WHAT IS NEEDED: Reproduce the entries exactly.

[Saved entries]

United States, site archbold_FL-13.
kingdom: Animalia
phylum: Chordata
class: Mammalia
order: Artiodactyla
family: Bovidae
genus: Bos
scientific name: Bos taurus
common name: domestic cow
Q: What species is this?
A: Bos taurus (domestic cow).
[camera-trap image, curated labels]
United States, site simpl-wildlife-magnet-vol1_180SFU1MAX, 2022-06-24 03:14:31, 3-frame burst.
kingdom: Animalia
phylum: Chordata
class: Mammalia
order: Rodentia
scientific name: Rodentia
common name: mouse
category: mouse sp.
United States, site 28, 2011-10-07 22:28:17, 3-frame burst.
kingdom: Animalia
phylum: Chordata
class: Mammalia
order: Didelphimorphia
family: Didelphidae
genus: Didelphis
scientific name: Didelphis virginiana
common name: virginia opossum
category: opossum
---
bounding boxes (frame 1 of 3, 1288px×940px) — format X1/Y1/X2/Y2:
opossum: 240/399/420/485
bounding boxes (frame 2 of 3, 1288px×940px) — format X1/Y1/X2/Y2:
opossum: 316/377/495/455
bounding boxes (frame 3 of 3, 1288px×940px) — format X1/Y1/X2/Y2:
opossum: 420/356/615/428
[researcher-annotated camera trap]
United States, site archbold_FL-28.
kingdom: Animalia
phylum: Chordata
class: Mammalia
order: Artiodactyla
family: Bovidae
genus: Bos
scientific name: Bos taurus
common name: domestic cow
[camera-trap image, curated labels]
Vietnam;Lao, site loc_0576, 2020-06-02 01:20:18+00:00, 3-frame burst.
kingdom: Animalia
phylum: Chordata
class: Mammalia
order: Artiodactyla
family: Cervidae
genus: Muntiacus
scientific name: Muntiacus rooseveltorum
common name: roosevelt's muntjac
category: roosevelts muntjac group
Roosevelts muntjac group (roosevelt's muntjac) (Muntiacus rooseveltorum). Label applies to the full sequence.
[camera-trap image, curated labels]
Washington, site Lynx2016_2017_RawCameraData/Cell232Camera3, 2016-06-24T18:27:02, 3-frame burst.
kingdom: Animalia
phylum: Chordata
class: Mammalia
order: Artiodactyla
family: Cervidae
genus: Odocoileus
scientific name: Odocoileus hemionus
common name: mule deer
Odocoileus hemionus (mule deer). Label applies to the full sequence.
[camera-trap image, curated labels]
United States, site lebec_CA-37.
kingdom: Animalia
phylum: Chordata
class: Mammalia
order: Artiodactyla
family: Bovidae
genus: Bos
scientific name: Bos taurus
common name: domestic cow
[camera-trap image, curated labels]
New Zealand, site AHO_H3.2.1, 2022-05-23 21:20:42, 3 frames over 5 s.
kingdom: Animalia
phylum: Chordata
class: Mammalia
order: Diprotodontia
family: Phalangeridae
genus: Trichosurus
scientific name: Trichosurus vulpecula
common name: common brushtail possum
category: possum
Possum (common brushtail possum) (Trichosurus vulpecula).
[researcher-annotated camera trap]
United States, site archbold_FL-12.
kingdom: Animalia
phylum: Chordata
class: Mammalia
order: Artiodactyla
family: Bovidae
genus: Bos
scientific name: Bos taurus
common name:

SOLUTION:
United States, site archbold_FL-13.
kingdom: Animalia
phylum: Chordata
class: Mammalia
order: Artiodactyla
family: Bovidae
genus: Bos
scientific name: Bos taurus
common name: domestic cow
Q: What species is this?
A: Bos taurus (domestic cow).
[camera-trap image, curated labels]
United States, site simpl-wildlife-magnet-vol1_180SFU1MAX, 2022-06-24 03:14:31, 3-frame burst.
kingdom: Animalia
phylum: Chordata
class: Mammalia
order: Rodentia
scientific name: Rodentia
common name: mouse
category: mouse sp.
United States, site 28, 2011-10-07 22:28:17, 3-frame burst.
kingdom: Animalia
phylum: Chordata
class: Mammalia
order: Didelphimorphia
family: Didelphidae
genus: Didelphis
scientific name: Didelphis virginiana
common name: virginia opossum
category: opossum
---
bounding boxes (frame 1 of 3, 1288px×940px) — format X1/Y1/X2/Y2:
opossum: 240/399/420/485
bounding boxes (frame 2 of 3, 1288px×940px) — format X1/Y1/X2/Y2:
opossum: 316/377/495/455
bounding boxes (frame 3 of 3, 1288px×940px) — format X1/Y1/X2/Y2:
opossum: 420/356/615/428
[researcher-annotated camera trap]
United States, site archbold_FL-28.
kingdom: Animalia
phylum: Chordata
class: Mammalia
order: Artiodactyla
family: Bovidae
genus: Bos
scientific name: Bos taurus
common name: domestic cow
[camera-trap image, curated labels]
Vietnam;Lao, site loc_0576, 2020-06-02 01:20:18+00:00, 3-frame burst.
kingdom: Animalia
phylum: Chordata
class: Mammalia
order: Artiodactyla
family: Cervidae
genus: Muntiacus
scientific name: Muntiacus rooseveltorum
common name: roosevelt's muntjac
category: roosevelts muntjac group
Roosevelts muntjac group (roosevelt's muntjac) (Muntiacus rooseveltorum). Label applies to the full sequence.
[camera-trap image, curated labels]
Washington, site Lynx2016_2017_RawCameraData/Cell232Camera3, 2016-06-24T18:27:02, 3-frame burst.
kingdom: Animalia
phylum: Chordata
class: Mammalia
order: Artiodactyla
family: Cervidae
genus: Odocoileus
scientific name: Odocoileus hemionus
common name: mule deer
Odocoileus hemionus (mule deer). Label applies to the full sequence.
[camera-trap image, curated labels]
United States, site lebec_CA-37.
kingdom: Animalia
phylum: Chordata
class: Mammalia
order: Artiodactyla
family: Bovidae
genus: Bos
scientific name: Bos taurus
common name: domestic cow
[camera-trap image, curated labels]
New Zealand, site AHO_H3.2.1, 2022-05-23 21:20:42, 3 frames over 5 s.
kingdom: Animalia
phylum: Chordata
class: Mammalia
order: Diprotodontia
family: Phalangeridae
genus: Trichosurus
scientific name: Trichosurus vulpecula
common name: common brushtail possum
category: possum
Possum (common brushtail possum) (Trichosurus vulpecula).
[researcher-annotated camera trap]
United States, site archbold_FL-12.
kingdom: Animalia
phylum: Chordata
class: Mammalia
order: Artiodactyla
family: Bovidae
genus: Bos
scientific name: Bos taurus
common name:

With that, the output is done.